HANCOCK INTERLOCKING TOWER CLOSES: Known as 'HO' Tower, located in the Eastern Panhandle of West Virginia, this historic sentinel to railroading had soldiered on for about a century. It was one of the last mechanical interlockings remaining in the country. Built for the B&O Railroad (now CSX), the tower closed on September 18, 2007, one day following a signal cutover that removed its function as an interlocker.

F.E.C. LINE SALE GETS HUGE BIKE TRAIL PLAN ROLLING: The longest and most expensive rails-to-trails project in Florida history will clear its last hurdle if the Florida Cabinet approves $16-million to buy 52 miles of old rail bed connecting Brevard and Volusia counties. The deal marks a milestone in a 14-year effort to turn the abandoned tracks into trails for hiking, bicycling, horseback riding and other nonmotorized modes of transportation. The East Central Regional Rail-Trail will be the longest abandoned corridor acquired in the Southeast and one of the last great long corridors available in Florida. [United Transportation Union, 9-19-07, from Orlando Sentinel report]

FOSTORIA, OHIO, RAILFAN PARK GETS FEDERAL GRANT: Federal transportation enhancement funds will provide more than $800,000 toward converting an abandoned factory site in Fostoria into a park where train enthusiasts may watch the 100 or more trains that traverse the city on an average day, the Ohio Department of Transportation has announced. The announcement gives Fostoria a green light to plan for a viewing platform, restrooms, parking lots, and landscaping on the five-acre site bound primarily by three main railroad lines that pass through, and intersect in, the city, Mayor John Davoli said. [Brotherhood of Locomotive Engineers & Trainmen, 9-7-07, from Toledo Blade website report]

RAIL FREIGHT TRAFFIC DOWN IN AUGUST: U.S. railroads originated 1,685,238 carloads of freight in August 2007, down 17,008 carloads (1.0 percent) from August 2006, according to the Association of American Railroads. U.S. railroads also originated 1,195,390 intermodal trailers and containers in August 2007, a decrease of 52,263 units (4.2 percent) from August 2006, the AAR said. [Assn. of American Railroads, 9-6-07]

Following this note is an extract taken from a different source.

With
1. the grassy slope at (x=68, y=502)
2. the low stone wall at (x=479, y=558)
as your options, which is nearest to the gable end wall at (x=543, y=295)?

CP RAIL PLANS TO BUY DM&E: Canadian Pacific Railway Ltd. plans to acquire Dakota, Minnesota & Eastern Railroad Corp. for $1.48-billion to benefit from rising demand for moving coal and other commodities. The price may rise by as much as $1-billion, depending on construction costs for a project in Wyoming and future payments related to coal deliveries, Calgary-based Canadian Pacific said in a statement. The company expects to complete the purchase of closely held Dakota, Minnesota & Eastern within two months. [Brotherhood of Locomotive Engineers & Trainmen, 9-5-07, from Bloomberg News report]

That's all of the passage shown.